The pattern syntax mirrors dictionary literals. case {"name": n, "age": a}: will match any dictionary that has at least the keys "name" and "age". The values for those keys are bound to the variables n and a.
def describe_user(user_info):
match user_info:
case {"type": "admin", "name": name, "permissions": perm}:
print(f"Admin {name} has permissions: {perm}.")
case {"type": "user", "name": name}:
print(f"User {name}.")
case {"name": name}:
print(f"Unknown type for user {name}.")
case {}:
print("Empty user record.")
case _:
print("Invalid data structure.")
describe_user({"type": "admin", "name": "Alice", "permissions": "rwx"})
# Output: Admin Alice has permissions: rwx.
describe_user({"type": "user", "name": "Bob", "email": "bob@example.com"}) # 'email' is ignored
# Output: User Bob.
describe_user({"name": "Charlie"})
# Output: Unknown type for user Charlie.
Best Practice: To enforce that no extra keys are present, you can use a guard. For example: case {"type": "user", "name": name} if len(user_info) == 2: would only match a dictionary with exactly those two keys.
Matching Class Patterns
Class patterns are the most powerful feature of structural pattern matching. They allow you to deconstruct objects of custom classes, checking the type of the subject and the values of its attributes. The pattern syntax is designed to resemble the class’s constructor, making it intuitive.

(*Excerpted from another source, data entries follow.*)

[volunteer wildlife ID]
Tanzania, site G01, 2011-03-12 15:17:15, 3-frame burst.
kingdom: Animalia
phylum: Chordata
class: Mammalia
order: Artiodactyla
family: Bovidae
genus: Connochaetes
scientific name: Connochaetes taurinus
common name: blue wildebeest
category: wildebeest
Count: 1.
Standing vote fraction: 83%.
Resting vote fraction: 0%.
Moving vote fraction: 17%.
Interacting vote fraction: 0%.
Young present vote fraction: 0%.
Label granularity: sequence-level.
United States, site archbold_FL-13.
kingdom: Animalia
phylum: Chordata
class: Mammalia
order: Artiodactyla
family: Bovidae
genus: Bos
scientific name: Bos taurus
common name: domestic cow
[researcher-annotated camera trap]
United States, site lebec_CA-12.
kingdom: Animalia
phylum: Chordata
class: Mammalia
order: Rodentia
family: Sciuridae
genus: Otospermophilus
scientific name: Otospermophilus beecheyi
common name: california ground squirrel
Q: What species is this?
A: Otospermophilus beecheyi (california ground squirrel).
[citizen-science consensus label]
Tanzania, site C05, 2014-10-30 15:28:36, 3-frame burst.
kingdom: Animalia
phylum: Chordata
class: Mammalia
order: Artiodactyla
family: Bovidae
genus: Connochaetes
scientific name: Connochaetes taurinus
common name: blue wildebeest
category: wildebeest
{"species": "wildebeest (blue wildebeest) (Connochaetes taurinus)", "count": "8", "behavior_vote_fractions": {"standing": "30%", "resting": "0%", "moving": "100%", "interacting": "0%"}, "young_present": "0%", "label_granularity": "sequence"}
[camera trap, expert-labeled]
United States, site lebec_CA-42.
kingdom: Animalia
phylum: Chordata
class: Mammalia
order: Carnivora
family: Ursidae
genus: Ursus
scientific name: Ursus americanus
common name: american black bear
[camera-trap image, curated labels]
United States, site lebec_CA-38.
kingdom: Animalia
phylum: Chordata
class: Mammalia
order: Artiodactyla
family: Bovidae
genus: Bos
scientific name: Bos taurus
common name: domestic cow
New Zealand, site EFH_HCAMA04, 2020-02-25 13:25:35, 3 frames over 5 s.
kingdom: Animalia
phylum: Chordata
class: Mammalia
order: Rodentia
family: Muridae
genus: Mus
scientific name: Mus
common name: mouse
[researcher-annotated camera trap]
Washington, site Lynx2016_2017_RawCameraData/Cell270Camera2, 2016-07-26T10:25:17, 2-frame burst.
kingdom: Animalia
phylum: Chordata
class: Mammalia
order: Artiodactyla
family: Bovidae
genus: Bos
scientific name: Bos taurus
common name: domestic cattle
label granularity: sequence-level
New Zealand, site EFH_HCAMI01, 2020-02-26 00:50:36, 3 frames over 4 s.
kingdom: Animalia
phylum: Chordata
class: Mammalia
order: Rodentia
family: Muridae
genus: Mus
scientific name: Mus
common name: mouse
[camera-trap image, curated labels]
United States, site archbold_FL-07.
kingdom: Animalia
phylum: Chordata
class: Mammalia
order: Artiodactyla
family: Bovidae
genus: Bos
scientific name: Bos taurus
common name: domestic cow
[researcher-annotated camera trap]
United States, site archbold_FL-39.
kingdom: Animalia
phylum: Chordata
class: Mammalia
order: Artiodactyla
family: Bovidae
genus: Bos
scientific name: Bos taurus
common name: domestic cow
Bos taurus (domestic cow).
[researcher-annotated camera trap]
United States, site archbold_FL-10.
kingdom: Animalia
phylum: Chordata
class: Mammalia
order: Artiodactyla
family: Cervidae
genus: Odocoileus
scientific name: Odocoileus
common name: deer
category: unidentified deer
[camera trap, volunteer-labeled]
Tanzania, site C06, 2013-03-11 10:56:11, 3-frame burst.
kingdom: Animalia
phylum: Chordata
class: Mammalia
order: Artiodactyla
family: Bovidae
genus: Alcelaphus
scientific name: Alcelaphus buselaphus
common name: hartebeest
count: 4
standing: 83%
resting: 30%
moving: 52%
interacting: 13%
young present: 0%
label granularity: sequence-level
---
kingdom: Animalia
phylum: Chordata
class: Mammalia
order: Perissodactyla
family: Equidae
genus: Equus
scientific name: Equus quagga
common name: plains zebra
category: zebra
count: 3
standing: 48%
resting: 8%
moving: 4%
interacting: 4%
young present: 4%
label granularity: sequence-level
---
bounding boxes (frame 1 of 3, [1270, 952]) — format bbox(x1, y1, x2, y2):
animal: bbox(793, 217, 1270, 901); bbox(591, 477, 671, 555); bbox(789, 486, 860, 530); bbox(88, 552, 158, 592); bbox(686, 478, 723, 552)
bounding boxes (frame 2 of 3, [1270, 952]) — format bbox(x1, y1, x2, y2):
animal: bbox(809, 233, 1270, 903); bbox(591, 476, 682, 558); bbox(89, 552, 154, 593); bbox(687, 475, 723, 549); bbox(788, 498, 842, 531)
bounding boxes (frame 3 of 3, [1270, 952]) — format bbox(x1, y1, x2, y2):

The pattern case Point(x=0, y=0) checks that the subject is an instance of the Point class (or a subclass) and that its x and y attributes are both equal to 0. It does not call the class’s constructor; it reads the object’s attributes directly.
class Point:
__match_args__ = ("x", "y") # Defines positional order for matching
def __init__(self, x, y):
self.x = x
self.y = y
def locate_point(point):
match point:
case Point(x=0, y=0):
print("Origin")
case Point(x=0, y=y): # Captures the y attribute
print(f"Y={y}")
case Point(x=x, y=0): # Captures the x attribute
print(f"X={x}")
case Point(x, y): # Uses __match_args__ for positional matching
print(f"X={x}, Y={y}")
case _:
print("Not a point")
locate_point(Point(0, 0)) # Output: Origin
locate_point(Point(0, 7)) # Output: Y=7
locate_point(Point(5, 0)) # Output: X=5
locate_point(Point(3, 4)) # Output: X=3, Y=4
Why __match_args__ is Critical: For positional matching in class patterns (case Point(x, y):), Python needs to know the order of attributes. The __match_args__ class variable provides this order. If it’s not defined, you can only use keyword-style patterns (case Point(x=1, y=2):). Defining __match_args__ is a best practice for classes intended to be used with pattern matching.